**The request:** Copy every one of the records below word for word, but leave out the pictures.

**Part of a data file:**
---------------

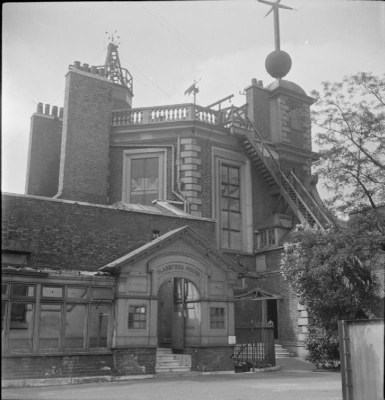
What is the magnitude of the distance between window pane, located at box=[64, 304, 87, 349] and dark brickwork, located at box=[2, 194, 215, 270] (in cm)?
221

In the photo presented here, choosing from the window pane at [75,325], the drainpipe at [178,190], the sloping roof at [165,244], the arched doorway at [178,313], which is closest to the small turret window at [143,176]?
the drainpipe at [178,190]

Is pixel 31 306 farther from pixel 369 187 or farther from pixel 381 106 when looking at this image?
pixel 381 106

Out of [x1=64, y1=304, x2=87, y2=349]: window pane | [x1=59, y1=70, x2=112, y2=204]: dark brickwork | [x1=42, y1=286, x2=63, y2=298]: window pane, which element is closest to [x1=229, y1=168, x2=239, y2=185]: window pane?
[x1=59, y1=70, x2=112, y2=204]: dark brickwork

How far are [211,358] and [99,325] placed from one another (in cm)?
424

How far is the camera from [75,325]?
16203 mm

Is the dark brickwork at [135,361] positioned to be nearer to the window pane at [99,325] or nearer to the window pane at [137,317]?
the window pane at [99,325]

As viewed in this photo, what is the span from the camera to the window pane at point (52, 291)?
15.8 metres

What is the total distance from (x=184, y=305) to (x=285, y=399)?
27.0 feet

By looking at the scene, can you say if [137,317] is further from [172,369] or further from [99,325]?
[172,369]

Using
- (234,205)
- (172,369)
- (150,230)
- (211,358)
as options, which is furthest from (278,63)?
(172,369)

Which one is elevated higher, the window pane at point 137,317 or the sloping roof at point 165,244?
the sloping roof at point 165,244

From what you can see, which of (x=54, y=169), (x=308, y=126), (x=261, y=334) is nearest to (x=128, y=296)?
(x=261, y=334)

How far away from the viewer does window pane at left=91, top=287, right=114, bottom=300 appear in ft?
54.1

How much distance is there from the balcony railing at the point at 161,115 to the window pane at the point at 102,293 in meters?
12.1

---------------

**Correct answer:**
What is the magnitude of the distance between window pane, located at box=[64, 304, 87, 349] and dark brickwork, located at box=[2, 194, 215, 270] (in cm)?
221

In the photo presented here, choosing from the window pane at [75,325], the drainpipe at [178,190], the sloping roof at [165,244], the arched doorway at [178,313], which is closest to the small turret window at [143,176]?
the drainpipe at [178,190]

Is pixel 31 306 farther from pixel 369 187 or farther from pixel 381 106 when looking at this image?
pixel 381 106

Out of [x1=64, y1=304, x2=87, y2=349]: window pane | [x1=59, y1=70, x2=112, y2=204]: dark brickwork | [x1=42, y1=286, x2=63, y2=298]: window pane, which element is closest to [x1=229, y1=168, x2=239, y2=185]: window pane?
[x1=59, y1=70, x2=112, y2=204]: dark brickwork

How far are [211,358] and [99,325] placed from one another (in cm)?
424

How far is the camera from [75,325]?
16203 mm

Is the dark brickwork at [135,361] positioned to be nearer to the window pane at [99,325] or nearer to the window pane at [137,317]?
the window pane at [99,325]

As viewed in this photo, what is the span from the camera to the window pane at point (52, 291)?
15.8 metres

What is the total distance from (x=184, y=305) to (x=285, y=399)?
27.0 feet

By looking at the scene, can you say if [137,317] is further from [172,369] or further from [99,325]?
[172,369]

Using
- (234,205)
- (172,369)
- (150,230)
- (211,358)
as options, which is furthest from (278,63)?
(172,369)

Which one is elevated higher, the window pane at point 137,317 or the sloping roof at point 165,244?
the sloping roof at point 165,244

From what you can see, which of (x=54, y=169), (x=308, y=126), (x=261, y=334) is nearest to (x=128, y=296)?
(x=261, y=334)

How far away from the viewer does window pane at left=91, top=287, right=114, bottom=300 appear in ft?
54.1

How much distance is there from the balcony railing at the point at 161,115 to the window pane at the point at 102,293 in meters?
12.1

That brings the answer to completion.